Но Джесс решил, что обязан хранить тайну, касающуюся личной жизни своего бывшего терапевта, и отказывался назвать Кэрол его имя. Но ошибки быть не могло: это Маршал Стрейдер. Не так уж много в Америке терапевтов, у которых жена – буддистка и специалист по икебане!
Кэрол едва дождалась обеда, когда у нее была назначена встреча с Джессом; она не могла вспомнить, когда еще ей так не терпелось поделиться с другом новостью. Она представляла себе удивленное лицо Джесса: «Нет! Просто не верится! Ужас какой – девяносто тысяч долларов! И, поверь мне, этот человек здорово потрудился, чтобы заработать эти деньги. И он пришел с этим именно к тебе!» Она представила, как он будет ловить каждое ее слово. Она вспомнит все самые мельчайшие детали, чтобы подольше рассказывать эту сенсационную новость.
Но вдруг она резко осадила себя – Кэрол поняла, что не может рассказать Джессу об этом. «Я не имею права рассказывать ему о Маршале Стрейдере, – подумала она. – Я должна молчать даже о том, что он приходил ко мне. Я дала клятву конфиденциальности».
Но ее так и подмывало выложить все Джессу. Может, когда-нибудь у нее появится такая возможность. А сейчас ей придется держать себя в руках и не выходить за рамки кодекса профессионального поведения. И еще вести себя так, как хотел бы Джесс, а именно – приложить все усилия, чтобы помочь его бывшему терапевту. Это будет непросто. Ей никогда не нравились мозгоправы. А этот конкретный мозгоправ, доктор Стрейдер, ей нравился и того меньше: слишком много скулит, слишком серьезно к себе относится, еще эти ребяческие заявления о футболе – тоже мне мачо! Маршал был раздавлен, но присущее ему высокомерие ощущалось не менее отчетливо. Неудивительно, что он нажил врагов.
Но доктор Стрейдер сильно помог Джессу, поэтому Кэрол решила сделать ему подарок и предпринять все, что в ее силах, чтобы помочь этому клиенту. Ей нравилось дарить Джессу подарки, но хранить подарок в тайне, тайком быть доброй самаритянкой, да так, что Джесс и не догадается о ее добрых делах, – это будет трудно.

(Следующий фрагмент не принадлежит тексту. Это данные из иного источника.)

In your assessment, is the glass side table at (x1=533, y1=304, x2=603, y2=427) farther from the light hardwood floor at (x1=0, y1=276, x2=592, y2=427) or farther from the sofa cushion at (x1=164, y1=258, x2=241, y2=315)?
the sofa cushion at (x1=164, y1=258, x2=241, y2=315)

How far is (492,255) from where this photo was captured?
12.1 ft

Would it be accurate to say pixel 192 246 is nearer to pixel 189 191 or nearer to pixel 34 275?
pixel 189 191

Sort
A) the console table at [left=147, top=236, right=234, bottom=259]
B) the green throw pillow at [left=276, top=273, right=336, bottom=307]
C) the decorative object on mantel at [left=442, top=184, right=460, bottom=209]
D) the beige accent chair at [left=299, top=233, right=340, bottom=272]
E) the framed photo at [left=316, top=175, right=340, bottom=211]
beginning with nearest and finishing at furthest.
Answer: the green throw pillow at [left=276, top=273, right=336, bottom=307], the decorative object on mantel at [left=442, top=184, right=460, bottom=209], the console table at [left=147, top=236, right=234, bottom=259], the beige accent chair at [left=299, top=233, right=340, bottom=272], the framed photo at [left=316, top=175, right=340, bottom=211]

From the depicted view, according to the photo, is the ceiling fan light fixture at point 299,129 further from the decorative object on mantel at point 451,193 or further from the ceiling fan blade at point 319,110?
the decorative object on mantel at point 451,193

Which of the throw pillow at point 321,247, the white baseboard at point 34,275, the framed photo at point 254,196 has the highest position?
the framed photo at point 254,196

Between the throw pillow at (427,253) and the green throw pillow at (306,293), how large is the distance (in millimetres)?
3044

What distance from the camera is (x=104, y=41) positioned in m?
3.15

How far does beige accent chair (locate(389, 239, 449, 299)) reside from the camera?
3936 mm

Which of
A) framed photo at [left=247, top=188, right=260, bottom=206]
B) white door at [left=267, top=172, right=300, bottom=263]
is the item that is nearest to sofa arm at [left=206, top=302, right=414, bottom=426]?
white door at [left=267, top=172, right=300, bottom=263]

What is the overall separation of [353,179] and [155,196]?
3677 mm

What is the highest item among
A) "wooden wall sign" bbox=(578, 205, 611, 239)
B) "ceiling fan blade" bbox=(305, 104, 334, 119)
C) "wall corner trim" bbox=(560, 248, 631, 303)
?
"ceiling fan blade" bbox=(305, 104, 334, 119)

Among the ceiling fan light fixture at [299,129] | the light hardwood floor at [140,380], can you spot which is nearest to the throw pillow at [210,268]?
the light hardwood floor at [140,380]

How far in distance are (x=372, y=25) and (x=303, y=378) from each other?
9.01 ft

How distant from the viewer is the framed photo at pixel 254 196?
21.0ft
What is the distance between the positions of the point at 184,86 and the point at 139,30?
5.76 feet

Кэрол всегда умела хранить секреты. Она была мастером манипуляций и интриг и успешно пользовалась этим в суде. Мало кому хотелось представлять противоположную сторону в зале суда, когда Кэрол бралась за дело. Ее знали как искусного специалиста, способного на опасные трюки. Ложь давалась ей легко, и она не делала различий между личной жизнью и профессиональной. Но за последние несколько недель ей надоело лгать. Было что-то восхитительное, освежающее в искренности, на которой были построены ее с Джессом отношения. Каждый раз, когда они встречались, она отваживалась открыть ему что-то новое. И за каких-то несколько недель Джесс узнал о ней больше, чем кто бы то ни было. Она умолчала только об одном: об Эрнесте!
Они почти не говорили об Эрнесте. Кэрол решила, что будет значительно проще, если они не будут обсуждать между собой терапию и не будут говорить с Эрнестом друг о друге. Сначала она хотела было настроить Джесса против Эрнеста, но быстро отказалась от этой мысли: вне всякого сомнения, терапия шла Джессу на пользу, к тому же Эрнест ему очень нравился. Кэрол, разумеется, не стала рассказывать Джессу о том, в какую игру она играет с Эрнестом и какие чувства она к нему испытывает.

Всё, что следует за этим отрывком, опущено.